# AGENTS.md
Guidance for AI Agents writing tests for the Airflow MCP Server. The goals are fast, deterministic tests with comprehensive coverage of contracts (structured JSON outputs, statelessness, observability, and security checks).
## Test Suite Layout
- `test_imports.py`: Sanity import checks; ensures top-level modules import without side effects.
- `test_registry.py`: Instance registry parsing, env substitution, defaults, and error cases.
- `test_url_resolver.py`: URL → identifiers resolution (hostname match, routes, error paths).
- `test_url_builder.py`: UI URL construction from identifiers.
- `test_tools_readonly.py`: Read-only tools (dags, dag runs, logs, dataset events) – contract and routing.
- `test_tools_write.py`: Write tools (trigger, clear, pause/unpause) – annotations and payload shape.
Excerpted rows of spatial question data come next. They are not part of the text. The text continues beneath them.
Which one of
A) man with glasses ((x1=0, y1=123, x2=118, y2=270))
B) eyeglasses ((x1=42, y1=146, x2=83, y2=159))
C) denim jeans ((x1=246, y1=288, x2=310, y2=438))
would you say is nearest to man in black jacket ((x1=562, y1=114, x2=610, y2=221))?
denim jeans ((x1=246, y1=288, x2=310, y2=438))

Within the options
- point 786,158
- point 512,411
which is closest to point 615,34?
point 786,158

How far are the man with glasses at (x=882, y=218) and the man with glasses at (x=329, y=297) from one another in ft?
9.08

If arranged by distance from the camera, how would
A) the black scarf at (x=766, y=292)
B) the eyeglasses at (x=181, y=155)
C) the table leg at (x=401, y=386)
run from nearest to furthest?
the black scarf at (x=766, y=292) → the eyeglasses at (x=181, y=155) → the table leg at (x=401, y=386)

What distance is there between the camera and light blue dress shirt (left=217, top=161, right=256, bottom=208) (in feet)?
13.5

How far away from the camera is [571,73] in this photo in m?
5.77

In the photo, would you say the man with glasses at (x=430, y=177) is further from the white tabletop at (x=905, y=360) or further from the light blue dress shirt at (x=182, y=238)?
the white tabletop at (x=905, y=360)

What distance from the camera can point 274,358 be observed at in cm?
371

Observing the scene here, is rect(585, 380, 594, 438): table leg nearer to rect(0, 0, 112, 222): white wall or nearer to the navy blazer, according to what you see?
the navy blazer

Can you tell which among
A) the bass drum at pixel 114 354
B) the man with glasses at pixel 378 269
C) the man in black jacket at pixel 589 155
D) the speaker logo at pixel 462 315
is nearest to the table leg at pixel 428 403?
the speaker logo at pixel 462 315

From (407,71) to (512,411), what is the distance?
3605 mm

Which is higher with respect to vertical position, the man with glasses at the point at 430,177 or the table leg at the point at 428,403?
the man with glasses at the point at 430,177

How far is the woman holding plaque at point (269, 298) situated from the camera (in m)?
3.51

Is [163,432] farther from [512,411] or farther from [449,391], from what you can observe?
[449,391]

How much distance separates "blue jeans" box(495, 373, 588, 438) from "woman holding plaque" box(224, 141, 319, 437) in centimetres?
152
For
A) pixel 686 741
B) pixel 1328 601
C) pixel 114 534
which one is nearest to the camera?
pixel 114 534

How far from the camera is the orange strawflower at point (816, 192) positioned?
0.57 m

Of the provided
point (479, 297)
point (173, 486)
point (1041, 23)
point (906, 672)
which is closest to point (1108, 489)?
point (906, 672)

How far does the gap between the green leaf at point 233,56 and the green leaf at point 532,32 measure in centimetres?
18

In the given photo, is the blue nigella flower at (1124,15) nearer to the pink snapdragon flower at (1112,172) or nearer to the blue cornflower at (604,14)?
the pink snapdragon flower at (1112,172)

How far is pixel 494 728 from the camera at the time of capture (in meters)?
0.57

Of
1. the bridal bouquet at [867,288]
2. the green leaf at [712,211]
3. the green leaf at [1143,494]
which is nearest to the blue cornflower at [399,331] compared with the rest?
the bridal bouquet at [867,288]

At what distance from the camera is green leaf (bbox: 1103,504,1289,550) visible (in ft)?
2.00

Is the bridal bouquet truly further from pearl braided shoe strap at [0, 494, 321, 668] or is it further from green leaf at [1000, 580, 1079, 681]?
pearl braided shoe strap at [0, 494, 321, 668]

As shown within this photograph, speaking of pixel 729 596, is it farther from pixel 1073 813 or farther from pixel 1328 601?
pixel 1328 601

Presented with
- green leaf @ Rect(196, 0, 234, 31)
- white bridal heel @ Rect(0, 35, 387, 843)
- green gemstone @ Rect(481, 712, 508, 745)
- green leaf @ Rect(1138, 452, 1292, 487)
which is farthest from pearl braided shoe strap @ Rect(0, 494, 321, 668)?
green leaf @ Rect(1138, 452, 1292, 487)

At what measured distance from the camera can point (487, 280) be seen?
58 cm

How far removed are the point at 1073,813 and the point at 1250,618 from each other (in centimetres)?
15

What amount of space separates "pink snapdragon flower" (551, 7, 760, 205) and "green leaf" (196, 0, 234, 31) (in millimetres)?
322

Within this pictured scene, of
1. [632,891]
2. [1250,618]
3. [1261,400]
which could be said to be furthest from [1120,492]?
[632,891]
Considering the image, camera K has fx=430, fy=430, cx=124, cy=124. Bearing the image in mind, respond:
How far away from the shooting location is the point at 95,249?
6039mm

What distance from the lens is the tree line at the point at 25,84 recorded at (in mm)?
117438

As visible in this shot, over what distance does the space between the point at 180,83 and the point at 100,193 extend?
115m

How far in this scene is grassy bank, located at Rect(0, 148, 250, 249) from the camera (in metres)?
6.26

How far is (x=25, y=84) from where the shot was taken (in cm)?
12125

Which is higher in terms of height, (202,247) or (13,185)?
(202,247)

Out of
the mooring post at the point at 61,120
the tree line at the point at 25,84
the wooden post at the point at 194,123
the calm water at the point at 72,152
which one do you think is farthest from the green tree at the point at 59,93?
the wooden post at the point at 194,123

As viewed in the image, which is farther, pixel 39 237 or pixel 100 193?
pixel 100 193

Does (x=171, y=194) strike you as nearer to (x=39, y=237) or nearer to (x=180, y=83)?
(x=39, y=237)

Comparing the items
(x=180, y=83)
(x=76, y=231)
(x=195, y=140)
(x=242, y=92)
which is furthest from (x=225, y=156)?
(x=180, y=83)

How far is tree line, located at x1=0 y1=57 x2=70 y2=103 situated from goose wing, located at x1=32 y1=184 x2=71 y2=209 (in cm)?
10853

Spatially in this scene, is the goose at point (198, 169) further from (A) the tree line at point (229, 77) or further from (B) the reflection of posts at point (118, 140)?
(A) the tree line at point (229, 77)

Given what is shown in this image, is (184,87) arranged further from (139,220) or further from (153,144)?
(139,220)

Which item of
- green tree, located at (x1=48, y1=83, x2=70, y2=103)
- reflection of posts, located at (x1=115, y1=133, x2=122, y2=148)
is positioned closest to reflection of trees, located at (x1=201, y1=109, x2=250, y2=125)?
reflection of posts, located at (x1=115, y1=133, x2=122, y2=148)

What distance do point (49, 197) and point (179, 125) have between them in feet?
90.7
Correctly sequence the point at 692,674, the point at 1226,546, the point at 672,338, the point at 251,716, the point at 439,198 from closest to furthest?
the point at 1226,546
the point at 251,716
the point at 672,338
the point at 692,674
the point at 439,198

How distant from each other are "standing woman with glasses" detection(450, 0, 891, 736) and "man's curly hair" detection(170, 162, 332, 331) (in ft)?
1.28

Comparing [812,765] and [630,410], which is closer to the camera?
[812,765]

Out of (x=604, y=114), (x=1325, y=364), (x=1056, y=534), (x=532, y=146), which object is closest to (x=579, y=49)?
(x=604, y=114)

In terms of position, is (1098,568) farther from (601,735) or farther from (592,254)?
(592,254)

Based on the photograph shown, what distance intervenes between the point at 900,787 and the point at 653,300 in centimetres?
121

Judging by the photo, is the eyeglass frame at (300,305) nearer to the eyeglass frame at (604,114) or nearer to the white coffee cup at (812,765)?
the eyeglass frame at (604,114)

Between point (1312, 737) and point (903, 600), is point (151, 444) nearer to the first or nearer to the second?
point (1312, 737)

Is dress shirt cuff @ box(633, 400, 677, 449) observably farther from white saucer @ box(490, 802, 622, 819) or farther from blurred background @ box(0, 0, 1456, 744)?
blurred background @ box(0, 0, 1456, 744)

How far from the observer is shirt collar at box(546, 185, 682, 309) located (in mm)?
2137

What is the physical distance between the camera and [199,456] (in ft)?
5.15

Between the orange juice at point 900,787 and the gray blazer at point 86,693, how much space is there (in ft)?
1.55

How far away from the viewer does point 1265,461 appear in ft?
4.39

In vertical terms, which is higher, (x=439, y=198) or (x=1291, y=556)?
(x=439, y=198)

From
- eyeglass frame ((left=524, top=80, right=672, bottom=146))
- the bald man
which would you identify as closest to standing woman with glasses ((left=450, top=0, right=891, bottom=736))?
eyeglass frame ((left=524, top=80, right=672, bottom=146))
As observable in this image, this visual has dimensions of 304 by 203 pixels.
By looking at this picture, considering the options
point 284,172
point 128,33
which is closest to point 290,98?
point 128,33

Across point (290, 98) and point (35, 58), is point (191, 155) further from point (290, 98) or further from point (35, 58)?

- `test_observability.py`: Structured logging and `request_id` propagation; timeout handling on client config.
## Principles
- No real network calls. Patch the Airflow client import path (`airflow_mcp.client_factory._import_airflow_client`) and/or API classes.
- Isolate state. Reset the registry cache in fixtures; never rely on prior test ordering.
- Contract-first. Assert dict payloads on success (`request_id` present) and `ToolError` payloads (code/message/request_id) on failure.
- Stateliness enforced. Verify `instance` vs `ui_url` precedence and `INSTANCE_MISMATCH` errors.
- Security. Validate identifier pattern checks and SSRF guard via strict hostname matching.
## Core Fixtures
- Registry environment fixture (example):
```python
import pytest
from pathlib import Path
from airflow_mcp.registry import reset_registry_cache
@pytest.fixture
def registry_env(monkeypatch: pytest.MonkeyPatch) -> None:
reset_registry_cache()
examples = Path(__file__).resolve().parent.parent / "examples" / "instances.yaml"
monkeypatch.setenv("AIRFLOW_MCP_INSTANCES_FILE", str(examples))
# Provide only the variables referenced by the example YAML
monkeypatch.setenv("AIRFLOW_INSTANCE_DATA_STG_USERNAME", "user")
monkeypatch.setenv("AIRFLOW_INSTANCE_DATA_STG_PASSWORD", "pass")
monkeypatch.setenv("AIRFLOW_INSTANCE_ML_STG_USERNAME", "user")
monkeypatch.setenv("AIRFLOW_INSTANCE_ML_STG_PASSWORD", "pass")
yield
reset_registry_cache()
```
- Observability caplog fixture (example):
```python
import logging
import pytest
@pytest.fixture
def observability_caplog(caplog: pytest.LogCaptureFixture) -> pytest.LogCaptureFixture:
caplog.clear()
caplog.set_level(logging.DEBUG, logger="airflow_mcp.observability")
caplog.set_level(logging.DEBUG, logger="airflow_mcp.client_factory")
return caplog
```
## Mocking the Airflow Client
- Patch the import helper so tests do not import or talk to the real client:
```python
from types import SimpleNamespace
from airflow_mcp import client_factory as cf
class FakeConfiguration:
def __init__(self, host: str) -> None:
self.host = host
self.username = None
self.password = None
self.verify_ssl = None
self.timeout = None
class FakeApiClient:
def __init__(self, configuration: FakeConfiguration) -> None:
self.configuration = configuration
monkeypatch.setattr(
cf, _import_airflow_client.__name__, # or cf._import_airflow_client
lambda: (FakeConfiguration, FakeApiClient, SimpleNamespace()),
)
```
## Write Tools
- Tests should not execute real destructive operations. Either:
- Use `dry_run` when available, or
- Patch the corresponding API class method to a stub that records inputs.
- Assert that server wrappers use destructive annotations and return a compact dict response with a UI link.
## What to Assert for Every Tool
- Successful tool calls return dict payloads; never tables or markdown. Errors should raise `ToolError` (parse `json.loads(str(exc.value))` to inspect the failure envelope).
- `request_id` presence in every response.
- For URL-based calls, correct UI URL construction (`url_utils.build_airflow_ui_url`).
- Observability fields exist in logs: `event`, `duration_ms`, optionally `response_bytes`, and contextual identifiers.
## Running Tests
- `uv run pytest -q` from the repository root.
## Adding New Tests
- Cover: happy path, validation failures, instance/URL precedence, and observability.
- Prefer small, focused tests; mock at module boundary instead of deep internals.